Proc SQL – SAS

SQL stands for “Structured Query Language”. It’s a language created for interacting with relational databases. SAS implements a version of this inside proc sql. This allows us to leverage the power of SQL to solve our problems.

proc sql;
        create table out.projdata2 as
        select a,b,c,d,       /* vars from source   */
             a^2 as aa,       /* New vars           */
             b^2 as bb,
             mean(c) as cbar  /* Summary statistics */
        from out.projdata;    /* Input Dataset      */

SQL is guided by an ANSI standard, but it is up to the implementers to make their respective syntaxes match ANSI standard or not. The SQL syntax in proc SQL differs somewhat from other implementations of SQL.
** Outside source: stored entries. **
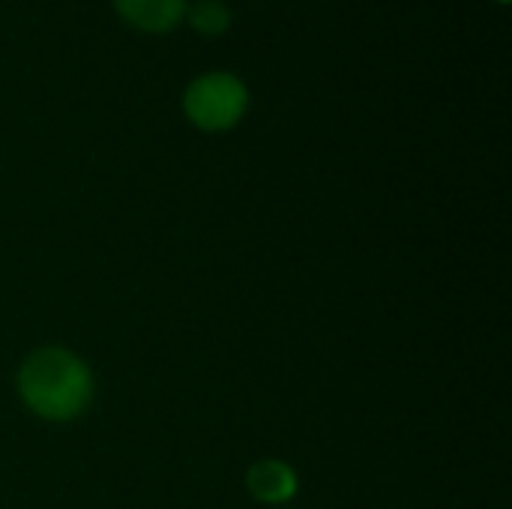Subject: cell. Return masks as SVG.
<instances>
[{
	"instance_id": "obj_2",
	"label": "cell",
	"mask_w": 512,
	"mask_h": 509,
	"mask_svg": "<svg viewBox=\"0 0 512 509\" xmlns=\"http://www.w3.org/2000/svg\"><path fill=\"white\" fill-rule=\"evenodd\" d=\"M246 102H249L246 84L231 72H210L195 78L183 99L189 120L210 132L234 126L243 117Z\"/></svg>"
},
{
	"instance_id": "obj_5",
	"label": "cell",
	"mask_w": 512,
	"mask_h": 509,
	"mask_svg": "<svg viewBox=\"0 0 512 509\" xmlns=\"http://www.w3.org/2000/svg\"><path fill=\"white\" fill-rule=\"evenodd\" d=\"M189 18L192 24L201 30V33H222L231 21V12L222 0H198L192 9H189Z\"/></svg>"
},
{
	"instance_id": "obj_4",
	"label": "cell",
	"mask_w": 512,
	"mask_h": 509,
	"mask_svg": "<svg viewBox=\"0 0 512 509\" xmlns=\"http://www.w3.org/2000/svg\"><path fill=\"white\" fill-rule=\"evenodd\" d=\"M114 3L132 24L144 30H168L186 12V0H114Z\"/></svg>"
},
{
	"instance_id": "obj_3",
	"label": "cell",
	"mask_w": 512,
	"mask_h": 509,
	"mask_svg": "<svg viewBox=\"0 0 512 509\" xmlns=\"http://www.w3.org/2000/svg\"><path fill=\"white\" fill-rule=\"evenodd\" d=\"M246 489L252 492V498L264 501V504H282L288 498H294L297 492V474L285 465V462H255L246 474Z\"/></svg>"
},
{
	"instance_id": "obj_1",
	"label": "cell",
	"mask_w": 512,
	"mask_h": 509,
	"mask_svg": "<svg viewBox=\"0 0 512 509\" xmlns=\"http://www.w3.org/2000/svg\"><path fill=\"white\" fill-rule=\"evenodd\" d=\"M21 402L42 420L66 423L87 411L93 399V375L81 357L66 348H42L18 369Z\"/></svg>"
}]
</instances>
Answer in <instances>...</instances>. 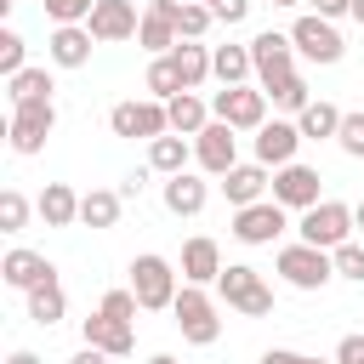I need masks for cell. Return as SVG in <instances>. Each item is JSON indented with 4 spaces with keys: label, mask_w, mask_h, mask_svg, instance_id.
Instances as JSON below:
<instances>
[{
    "label": "cell",
    "mask_w": 364,
    "mask_h": 364,
    "mask_svg": "<svg viewBox=\"0 0 364 364\" xmlns=\"http://www.w3.org/2000/svg\"><path fill=\"white\" fill-rule=\"evenodd\" d=\"M176 279H182V273H176L159 250L131 256V290H136L142 313H171V307H176V296H182V284H176Z\"/></svg>",
    "instance_id": "obj_1"
},
{
    "label": "cell",
    "mask_w": 364,
    "mask_h": 364,
    "mask_svg": "<svg viewBox=\"0 0 364 364\" xmlns=\"http://www.w3.org/2000/svg\"><path fill=\"white\" fill-rule=\"evenodd\" d=\"M216 296H222L233 313H245V318H267V313H273V284H267L250 262H228L222 279H216Z\"/></svg>",
    "instance_id": "obj_2"
},
{
    "label": "cell",
    "mask_w": 364,
    "mask_h": 364,
    "mask_svg": "<svg viewBox=\"0 0 364 364\" xmlns=\"http://www.w3.org/2000/svg\"><path fill=\"white\" fill-rule=\"evenodd\" d=\"M171 318H176V330H182L188 347H210V341L222 336V313H216V296H210L205 284H182Z\"/></svg>",
    "instance_id": "obj_3"
},
{
    "label": "cell",
    "mask_w": 364,
    "mask_h": 364,
    "mask_svg": "<svg viewBox=\"0 0 364 364\" xmlns=\"http://www.w3.org/2000/svg\"><path fill=\"white\" fill-rule=\"evenodd\" d=\"M273 267H279V279L290 284V290H324L330 279H336V256L330 250H318V245H284L279 256H273Z\"/></svg>",
    "instance_id": "obj_4"
},
{
    "label": "cell",
    "mask_w": 364,
    "mask_h": 364,
    "mask_svg": "<svg viewBox=\"0 0 364 364\" xmlns=\"http://www.w3.org/2000/svg\"><path fill=\"white\" fill-rule=\"evenodd\" d=\"M353 205H341V199H318L313 210H301V222H296V233H301V245H318V250H336V245H347L353 239Z\"/></svg>",
    "instance_id": "obj_5"
},
{
    "label": "cell",
    "mask_w": 364,
    "mask_h": 364,
    "mask_svg": "<svg viewBox=\"0 0 364 364\" xmlns=\"http://www.w3.org/2000/svg\"><path fill=\"white\" fill-rule=\"evenodd\" d=\"M108 131H114V136H142V142H154V136H171V114H165L159 97H131V102H114V108H108Z\"/></svg>",
    "instance_id": "obj_6"
},
{
    "label": "cell",
    "mask_w": 364,
    "mask_h": 364,
    "mask_svg": "<svg viewBox=\"0 0 364 364\" xmlns=\"http://www.w3.org/2000/svg\"><path fill=\"white\" fill-rule=\"evenodd\" d=\"M290 40H296V57H307V63H341V51H347V40H341V28L330 23V17H318V11H301L296 23H290Z\"/></svg>",
    "instance_id": "obj_7"
},
{
    "label": "cell",
    "mask_w": 364,
    "mask_h": 364,
    "mask_svg": "<svg viewBox=\"0 0 364 364\" xmlns=\"http://www.w3.org/2000/svg\"><path fill=\"white\" fill-rule=\"evenodd\" d=\"M210 114L233 131H262L267 125V91L262 85H222L210 97Z\"/></svg>",
    "instance_id": "obj_8"
},
{
    "label": "cell",
    "mask_w": 364,
    "mask_h": 364,
    "mask_svg": "<svg viewBox=\"0 0 364 364\" xmlns=\"http://www.w3.org/2000/svg\"><path fill=\"white\" fill-rule=\"evenodd\" d=\"M51 131H57V102H11V119H6L11 154H40Z\"/></svg>",
    "instance_id": "obj_9"
},
{
    "label": "cell",
    "mask_w": 364,
    "mask_h": 364,
    "mask_svg": "<svg viewBox=\"0 0 364 364\" xmlns=\"http://www.w3.org/2000/svg\"><path fill=\"white\" fill-rule=\"evenodd\" d=\"M250 63H256V85L262 91H273L284 74H296V40H290V28L284 34L279 28H262L250 40Z\"/></svg>",
    "instance_id": "obj_10"
},
{
    "label": "cell",
    "mask_w": 364,
    "mask_h": 364,
    "mask_svg": "<svg viewBox=\"0 0 364 364\" xmlns=\"http://www.w3.org/2000/svg\"><path fill=\"white\" fill-rule=\"evenodd\" d=\"M284 228H290V216H284V205L267 193V199H256V205L233 210V228H228V233H233L239 245H273Z\"/></svg>",
    "instance_id": "obj_11"
},
{
    "label": "cell",
    "mask_w": 364,
    "mask_h": 364,
    "mask_svg": "<svg viewBox=\"0 0 364 364\" xmlns=\"http://www.w3.org/2000/svg\"><path fill=\"white\" fill-rule=\"evenodd\" d=\"M193 165H199L205 176H228V171L239 165V131L222 125V119H210V125L193 136Z\"/></svg>",
    "instance_id": "obj_12"
},
{
    "label": "cell",
    "mask_w": 364,
    "mask_h": 364,
    "mask_svg": "<svg viewBox=\"0 0 364 364\" xmlns=\"http://www.w3.org/2000/svg\"><path fill=\"white\" fill-rule=\"evenodd\" d=\"M318 171L313 165H301V159H290V165H279L273 171V199L284 205V210H313L318 205Z\"/></svg>",
    "instance_id": "obj_13"
},
{
    "label": "cell",
    "mask_w": 364,
    "mask_h": 364,
    "mask_svg": "<svg viewBox=\"0 0 364 364\" xmlns=\"http://www.w3.org/2000/svg\"><path fill=\"white\" fill-rule=\"evenodd\" d=\"M85 28L97 34V46L136 40V28H142V11H136V0H97V11H91V23H85Z\"/></svg>",
    "instance_id": "obj_14"
},
{
    "label": "cell",
    "mask_w": 364,
    "mask_h": 364,
    "mask_svg": "<svg viewBox=\"0 0 364 364\" xmlns=\"http://www.w3.org/2000/svg\"><path fill=\"white\" fill-rule=\"evenodd\" d=\"M80 336H85V347H97V353H108V358H131V347H136V324H119V318H108L102 307H97L91 318H80Z\"/></svg>",
    "instance_id": "obj_15"
},
{
    "label": "cell",
    "mask_w": 364,
    "mask_h": 364,
    "mask_svg": "<svg viewBox=\"0 0 364 364\" xmlns=\"http://www.w3.org/2000/svg\"><path fill=\"white\" fill-rule=\"evenodd\" d=\"M296 148H301L296 119H267V125L256 131V165H267V171L290 165V159H296Z\"/></svg>",
    "instance_id": "obj_16"
},
{
    "label": "cell",
    "mask_w": 364,
    "mask_h": 364,
    "mask_svg": "<svg viewBox=\"0 0 364 364\" xmlns=\"http://www.w3.org/2000/svg\"><path fill=\"white\" fill-rule=\"evenodd\" d=\"M222 245L210 239V233H193L188 245H182V284H216L222 279Z\"/></svg>",
    "instance_id": "obj_17"
},
{
    "label": "cell",
    "mask_w": 364,
    "mask_h": 364,
    "mask_svg": "<svg viewBox=\"0 0 364 364\" xmlns=\"http://www.w3.org/2000/svg\"><path fill=\"white\" fill-rule=\"evenodd\" d=\"M0 279L11 284V290H34V284H46V279H57V267L40 256V250H28V245H11L6 250V262H0Z\"/></svg>",
    "instance_id": "obj_18"
},
{
    "label": "cell",
    "mask_w": 364,
    "mask_h": 364,
    "mask_svg": "<svg viewBox=\"0 0 364 364\" xmlns=\"http://www.w3.org/2000/svg\"><path fill=\"white\" fill-rule=\"evenodd\" d=\"M222 193H228V205H233V210H245V205H256V199H267V193H273V171H267V165H256V159H250V165H233V171L222 176Z\"/></svg>",
    "instance_id": "obj_19"
},
{
    "label": "cell",
    "mask_w": 364,
    "mask_h": 364,
    "mask_svg": "<svg viewBox=\"0 0 364 364\" xmlns=\"http://www.w3.org/2000/svg\"><path fill=\"white\" fill-rule=\"evenodd\" d=\"M91 46H97V34H91L85 23H68V28H51L46 57H51L57 68H85V63H91Z\"/></svg>",
    "instance_id": "obj_20"
},
{
    "label": "cell",
    "mask_w": 364,
    "mask_h": 364,
    "mask_svg": "<svg viewBox=\"0 0 364 364\" xmlns=\"http://www.w3.org/2000/svg\"><path fill=\"white\" fill-rule=\"evenodd\" d=\"M159 199H165V210H171V216H199V210H205V199H210V182H205V176H193V171H182V176H165Z\"/></svg>",
    "instance_id": "obj_21"
},
{
    "label": "cell",
    "mask_w": 364,
    "mask_h": 364,
    "mask_svg": "<svg viewBox=\"0 0 364 364\" xmlns=\"http://www.w3.org/2000/svg\"><path fill=\"white\" fill-rule=\"evenodd\" d=\"M34 210H40L46 228H74V222H80V193H74L68 182H46L40 199H34Z\"/></svg>",
    "instance_id": "obj_22"
},
{
    "label": "cell",
    "mask_w": 364,
    "mask_h": 364,
    "mask_svg": "<svg viewBox=\"0 0 364 364\" xmlns=\"http://www.w3.org/2000/svg\"><path fill=\"white\" fill-rule=\"evenodd\" d=\"M210 74L222 85H250L256 80V63H250V46H210Z\"/></svg>",
    "instance_id": "obj_23"
},
{
    "label": "cell",
    "mask_w": 364,
    "mask_h": 364,
    "mask_svg": "<svg viewBox=\"0 0 364 364\" xmlns=\"http://www.w3.org/2000/svg\"><path fill=\"white\" fill-rule=\"evenodd\" d=\"M165 114H171V131H176V136H199V131L216 119V114H210V102H205L199 91H182V97H171V102H165Z\"/></svg>",
    "instance_id": "obj_24"
},
{
    "label": "cell",
    "mask_w": 364,
    "mask_h": 364,
    "mask_svg": "<svg viewBox=\"0 0 364 364\" xmlns=\"http://www.w3.org/2000/svg\"><path fill=\"white\" fill-rule=\"evenodd\" d=\"M341 108L336 102H324V97H313L301 114H296V131H301V142H324V136H341Z\"/></svg>",
    "instance_id": "obj_25"
},
{
    "label": "cell",
    "mask_w": 364,
    "mask_h": 364,
    "mask_svg": "<svg viewBox=\"0 0 364 364\" xmlns=\"http://www.w3.org/2000/svg\"><path fill=\"white\" fill-rule=\"evenodd\" d=\"M188 159H193V136H154L148 142V171H159V176H182L188 171Z\"/></svg>",
    "instance_id": "obj_26"
},
{
    "label": "cell",
    "mask_w": 364,
    "mask_h": 364,
    "mask_svg": "<svg viewBox=\"0 0 364 364\" xmlns=\"http://www.w3.org/2000/svg\"><path fill=\"white\" fill-rule=\"evenodd\" d=\"M119 210H125V193H119V188H91V193H80V222H85V228H114Z\"/></svg>",
    "instance_id": "obj_27"
},
{
    "label": "cell",
    "mask_w": 364,
    "mask_h": 364,
    "mask_svg": "<svg viewBox=\"0 0 364 364\" xmlns=\"http://www.w3.org/2000/svg\"><path fill=\"white\" fill-rule=\"evenodd\" d=\"M28 318H34V324H46V330L68 318V296H63V284H57V279H46V284H34V290H28Z\"/></svg>",
    "instance_id": "obj_28"
},
{
    "label": "cell",
    "mask_w": 364,
    "mask_h": 364,
    "mask_svg": "<svg viewBox=\"0 0 364 364\" xmlns=\"http://www.w3.org/2000/svg\"><path fill=\"white\" fill-rule=\"evenodd\" d=\"M171 57H176V68H182V85H188V91H199L205 80H216V74H210V46H205V40H182Z\"/></svg>",
    "instance_id": "obj_29"
},
{
    "label": "cell",
    "mask_w": 364,
    "mask_h": 364,
    "mask_svg": "<svg viewBox=\"0 0 364 364\" xmlns=\"http://www.w3.org/2000/svg\"><path fill=\"white\" fill-rule=\"evenodd\" d=\"M136 46H142V51H154V57H165V51H176V46H182V34H176V23H171V17H159V11H142Z\"/></svg>",
    "instance_id": "obj_30"
},
{
    "label": "cell",
    "mask_w": 364,
    "mask_h": 364,
    "mask_svg": "<svg viewBox=\"0 0 364 364\" xmlns=\"http://www.w3.org/2000/svg\"><path fill=\"white\" fill-rule=\"evenodd\" d=\"M142 85H148V97H159V102H171V97H182V91H188V85H182V68H176V57H171V51L148 63Z\"/></svg>",
    "instance_id": "obj_31"
},
{
    "label": "cell",
    "mask_w": 364,
    "mask_h": 364,
    "mask_svg": "<svg viewBox=\"0 0 364 364\" xmlns=\"http://www.w3.org/2000/svg\"><path fill=\"white\" fill-rule=\"evenodd\" d=\"M51 68H23V74H11L6 80V97L11 102H51Z\"/></svg>",
    "instance_id": "obj_32"
},
{
    "label": "cell",
    "mask_w": 364,
    "mask_h": 364,
    "mask_svg": "<svg viewBox=\"0 0 364 364\" xmlns=\"http://www.w3.org/2000/svg\"><path fill=\"white\" fill-rule=\"evenodd\" d=\"M267 102H279L284 114H301V108L313 102V85H307L301 74H284V80H279V85L267 91Z\"/></svg>",
    "instance_id": "obj_33"
},
{
    "label": "cell",
    "mask_w": 364,
    "mask_h": 364,
    "mask_svg": "<svg viewBox=\"0 0 364 364\" xmlns=\"http://www.w3.org/2000/svg\"><path fill=\"white\" fill-rule=\"evenodd\" d=\"M216 23V11L210 6H199V0H182V17H176V34L182 40H205V28Z\"/></svg>",
    "instance_id": "obj_34"
},
{
    "label": "cell",
    "mask_w": 364,
    "mask_h": 364,
    "mask_svg": "<svg viewBox=\"0 0 364 364\" xmlns=\"http://www.w3.org/2000/svg\"><path fill=\"white\" fill-rule=\"evenodd\" d=\"M28 210H34V205H28L17 188H6V193H0V233H23V228H28Z\"/></svg>",
    "instance_id": "obj_35"
},
{
    "label": "cell",
    "mask_w": 364,
    "mask_h": 364,
    "mask_svg": "<svg viewBox=\"0 0 364 364\" xmlns=\"http://www.w3.org/2000/svg\"><path fill=\"white\" fill-rule=\"evenodd\" d=\"M23 57H28V46H23V34H17V28H0V74H6V80L28 68Z\"/></svg>",
    "instance_id": "obj_36"
},
{
    "label": "cell",
    "mask_w": 364,
    "mask_h": 364,
    "mask_svg": "<svg viewBox=\"0 0 364 364\" xmlns=\"http://www.w3.org/2000/svg\"><path fill=\"white\" fill-rule=\"evenodd\" d=\"M330 256H336V279H353V284H364V245H358V239L336 245Z\"/></svg>",
    "instance_id": "obj_37"
},
{
    "label": "cell",
    "mask_w": 364,
    "mask_h": 364,
    "mask_svg": "<svg viewBox=\"0 0 364 364\" xmlns=\"http://www.w3.org/2000/svg\"><path fill=\"white\" fill-rule=\"evenodd\" d=\"M91 11H97V0H46V17H51L57 28H68V23H91Z\"/></svg>",
    "instance_id": "obj_38"
},
{
    "label": "cell",
    "mask_w": 364,
    "mask_h": 364,
    "mask_svg": "<svg viewBox=\"0 0 364 364\" xmlns=\"http://www.w3.org/2000/svg\"><path fill=\"white\" fill-rule=\"evenodd\" d=\"M102 313H108V318H119V324H136L142 301H136V290L125 284V290H108V296H102Z\"/></svg>",
    "instance_id": "obj_39"
},
{
    "label": "cell",
    "mask_w": 364,
    "mask_h": 364,
    "mask_svg": "<svg viewBox=\"0 0 364 364\" xmlns=\"http://www.w3.org/2000/svg\"><path fill=\"white\" fill-rule=\"evenodd\" d=\"M210 11H216V23H228V28H233V23H245V11H250V0H216Z\"/></svg>",
    "instance_id": "obj_40"
},
{
    "label": "cell",
    "mask_w": 364,
    "mask_h": 364,
    "mask_svg": "<svg viewBox=\"0 0 364 364\" xmlns=\"http://www.w3.org/2000/svg\"><path fill=\"white\" fill-rule=\"evenodd\" d=\"M336 364H364V336H341L336 341Z\"/></svg>",
    "instance_id": "obj_41"
},
{
    "label": "cell",
    "mask_w": 364,
    "mask_h": 364,
    "mask_svg": "<svg viewBox=\"0 0 364 364\" xmlns=\"http://www.w3.org/2000/svg\"><path fill=\"white\" fill-rule=\"evenodd\" d=\"M313 11L336 23V17H347V11H353V0H313Z\"/></svg>",
    "instance_id": "obj_42"
},
{
    "label": "cell",
    "mask_w": 364,
    "mask_h": 364,
    "mask_svg": "<svg viewBox=\"0 0 364 364\" xmlns=\"http://www.w3.org/2000/svg\"><path fill=\"white\" fill-rule=\"evenodd\" d=\"M262 364H301V353H290V347H267Z\"/></svg>",
    "instance_id": "obj_43"
},
{
    "label": "cell",
    "mask_w": 364,
    "mask_h": 364,
    "mask_svg": "<svg viewBox=\"0 0 364 364\" xmlns=\"http://www.w3.org/2000/svg\"><path fill=\"white\" fill-rule=\"evenodd\" d=\"M68 364H114V358H108V353H97V347H80Z\"/></svg>",
    "instance_id": "obj_44"
},
{
    "label": "cell",
    "mask_w": 364,
    "mask_h": 364,
    "mask_svg": "<svg viewBox=\"0 0 364 364\" xmlns=\"http://www.w3.org/2000/svg\"><path fill=\"white\" fill-rule=\"evenodd\" d=\"M6 364H46V358H40V353H28V347H17V353H11Z\"/></svg>",
    "instance_id": "obj_45"
},
{
    "label": "cell",
    "mask_w": 364,
    "mask_h": 364,
    "mask_svg": "<svg viewBox=\"0 0 364 364\" xmlns=\"http://www.w3.org/2000/svg\"><path fill=\"white\" fill-rule=\"evenodd\" d=\"M347 17H353V23L364 28V0H353V11H347Z\"/></svg>",
    "instance_id": "obj_46"
},
{
    "label": "cell",
    "mask_w": 364,
    "mask_h": 364,
    "mask_svg": "<svg viewBox=\"0 0 364 364\" xmlns=\"http://www.w3.org/2000/svg\"><path fill=\"white\" fill-rule=\"evenodd\" d=\"M353 222H358V228H364V199H358V205H353Z\"/></svg>",
    "instance_id": "obj_47"
},
{
    "label": "cell",
    "mask_w": 364,
    "mask_h": 364,
    "mask_svg": "<svg viewBox=\"0 0 364 364\" xmlns=\"http://www.w3.org/2000/svg\"><path fill=\"white\" fill-rule=\"evenodd\" d=\"M148 364H176V358H171V353H154V358H148Z\"/></svg>",
    "instance_id": "obj_48"
},
{
    "label": "cell",
    "mask_w": 364,
    "mask_h": 364,
    "mask_svg": "<svg viewBox=\"0 0 364 364\" xmlns=\"http://www.w3.org/2000/svg\"><path fill=\"white\" fill-rule=\"evenodd\" d=\"M301 364H336V358H307V353H301Z\"/></svg>",
    "instance_id": "obj_49"
},
{
    "label": "cell",
    "mask_w": 364,
    "mask_h": 364,
    "mask_svg": "<svg viewBox=\"0 0 364 364\" xmlns=\"http://www.w3.org/2000/svg\"><path fill=\"white\" fill-rule=\"evenodd\" d=\"M273 6H301V0H273Z\"/></svg>",
    "instance_id": "obj_50"
},
{
    "label": "cell",
    "mask_w": 364,
    "mask_h": 364,
    "mask_svg": "<svg viewBox=\"0 0 364 364\" xmlns=\"http://www.w3.org/2000/svg\"><path fill=\"white\" fill-rule=\"evenodd\" d=\"M199 6H216V0H199Z\"/></svg>",
    "instance_id": "obj_51"
}]
</instances>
  • Variables – Variables, or columns in the data, are imported using the select function. This can occur a couple ways. First, if we want to select all the variables in a dataset, then we can use the asterisk (*). Else, we call variables by name. Case doesn’t matter, but the first instance a variable name is used will cause SAS to remember that case for all output of the variable. So if you want the output to look pretty, use the most appropriate case when you first reference the variable.
    We can declare new variables by setting up some function of other variables, and giving them a name using as. We can do more than just line-level functions. Using SQL, we can make summary statistics, by-group summary statistics, indices, and more. We’ll go into by-group processing later on.
  • Joins – Joins are methods of merging two datasets. Typically speaking, we use a key, being a variable or set of variables that appear in both datasets on which we will merge. Joins are an integral feature of SQL, and are further separated by the ways in which they can be done. ANSI Standards specify 5 possible join types: inner, outer left, outer right, full outer, and cross.
    • Inner Joins allow us to capture only rows that appear in both datasets, based on the key.
    • Outer Left Joins keep all rows that were on the left dataset in the join, and only update those rows for which the key was in the right dataset as well. If a given row was in the left but not in the right, all the added columns will hold null values. Outer right joins work the same way, just keeping the right table intact instead of the left.
    • Full Outer Joins keep all rows from both datasets. For a data row in 1 set that doesn’t have a matching row in the other set, the missing data is assigned null values.
    • Cross Joins are an interesting beast. They do not use a key, rather they create a Kronecker Cross-Product of the two datasets, multiplying every row in one dataset with every row in the other dataset. For instance, a 10 row set cross-joined with a 20 row set would produce an output set of 200 rows. The functionality is there, but I’ve never had cause to use this type of join.